NTCIR Project
NTCIR-10 SpokenDoc-2 (IR for Spoken Documents)
Research Purpose Use of Test Collection

[JAPANESE] [NTCIR Home] [NTCIR Data Home]

NTCIR-10 SpokenDoc-2 (IR for Spoken Documents)

This test collection is intended to evaluate spoken document retrieval (SDR) targeting lecture speech.
The test collection includes:

100 query terms for evaluating Spoken Term Detection (STD) large-size task
100 query terms for evaluating Spoken Term Detection (STD) moderate-size task + 100 dummy query terms for inexistent Spoken Term Detection (iSTD) task
120 query topics for evaluating Spoken Content Retrieval (SCR) lecture retrieval task
120 query topics for evaluating Spoken Content Retrieval (SCR) passage retrieval task
the golden standard for the 100 query terms for STD moderate-size task
the golden standard for the 100 query terms for STD large-size task
the golden standard (the result of the relevance judgment) for the 120 query topics for SCR lecture retrieval task
tne golden standard (the result of the relevance judgment) for the 120 query topics for SCR passage retrieval task
the scoring tool for STD and iSTD task
the scoring tool for SCR task

Document Data is not included in it. Users are required to obtain it by themselves.
-please see: how to obtain

Collection	Task	Target	Task Data
			Query		Golden standard
			Language	#
NTCIR-10 SpokenDoc-2	STD large-size	CSJ	Japanese	100 query terms	IPU (inter pausal unit) lists in which the query term appeared. (Automatically determined from the manual transcription)
	STD moderate-size, iSTD	SDPWS		100 query terms + 100 dummy query terms
	SCR lecture retrieval	CSJ		120 query topics	Relevance judgment at lecture level.
	SCR passage retrieval	SDPWS		120 query topics	Two-leval relevance judgment for arbitrary-length passages in the documents.

Speech Data

Two sets of speech data are used for this test collection. The STD large-size task and the SCR lecture retrieval task use the Corpus of Spontaneous Japanese (CSJ) as their document data. The other tasks, i.e the STD moderate-size task, the iSTD task, and the SCR passage retrieval task, use the Corpus of Spoken Document Processing Workshop (SDPWS).

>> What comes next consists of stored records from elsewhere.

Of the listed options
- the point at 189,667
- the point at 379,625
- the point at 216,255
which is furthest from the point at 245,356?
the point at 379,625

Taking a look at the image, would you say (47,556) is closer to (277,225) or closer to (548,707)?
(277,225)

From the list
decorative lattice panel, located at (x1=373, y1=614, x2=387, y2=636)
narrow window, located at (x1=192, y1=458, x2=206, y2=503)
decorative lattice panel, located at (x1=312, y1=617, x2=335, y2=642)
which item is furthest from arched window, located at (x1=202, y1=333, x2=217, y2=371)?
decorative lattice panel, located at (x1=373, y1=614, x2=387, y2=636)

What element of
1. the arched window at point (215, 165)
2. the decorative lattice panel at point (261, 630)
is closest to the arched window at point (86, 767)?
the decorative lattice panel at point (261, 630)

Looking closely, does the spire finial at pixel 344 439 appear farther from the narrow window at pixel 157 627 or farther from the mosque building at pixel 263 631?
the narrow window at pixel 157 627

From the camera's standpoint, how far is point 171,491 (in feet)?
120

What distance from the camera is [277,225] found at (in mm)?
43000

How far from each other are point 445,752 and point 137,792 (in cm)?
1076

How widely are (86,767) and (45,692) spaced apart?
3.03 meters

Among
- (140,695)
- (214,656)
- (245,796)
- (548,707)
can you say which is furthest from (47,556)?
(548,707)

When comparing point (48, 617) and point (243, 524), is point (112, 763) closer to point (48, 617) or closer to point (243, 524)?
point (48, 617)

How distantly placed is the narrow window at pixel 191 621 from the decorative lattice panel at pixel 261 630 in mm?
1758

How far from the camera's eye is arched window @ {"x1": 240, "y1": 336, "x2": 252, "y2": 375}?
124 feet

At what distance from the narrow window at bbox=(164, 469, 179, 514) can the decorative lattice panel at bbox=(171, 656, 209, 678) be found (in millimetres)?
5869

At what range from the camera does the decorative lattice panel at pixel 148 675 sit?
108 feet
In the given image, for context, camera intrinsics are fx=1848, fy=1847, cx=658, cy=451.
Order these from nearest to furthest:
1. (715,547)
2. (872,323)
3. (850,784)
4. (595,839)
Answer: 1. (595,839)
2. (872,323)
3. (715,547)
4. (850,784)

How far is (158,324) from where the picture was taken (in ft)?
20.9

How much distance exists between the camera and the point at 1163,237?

Corpus of Spontaneous Japanese (CSJ)

The document data is the subset of the Corpus of Spontaneous Japanese (CSJ) released by the National Institute for Japanese Language. The users of the test collection are required to purchase the data by themselves. See CSJ website.

The CSJ includes several kinds of spontaneous speech data, such as lecture speech and spoken monologues, together with their manual transcriptions. Two kinds of lecture speech, i.e. lectures at academic societies and simulated lectures on a given subject, are employed as the document data of the test collection, which amount to 2702 lectures and about 600 hours in length.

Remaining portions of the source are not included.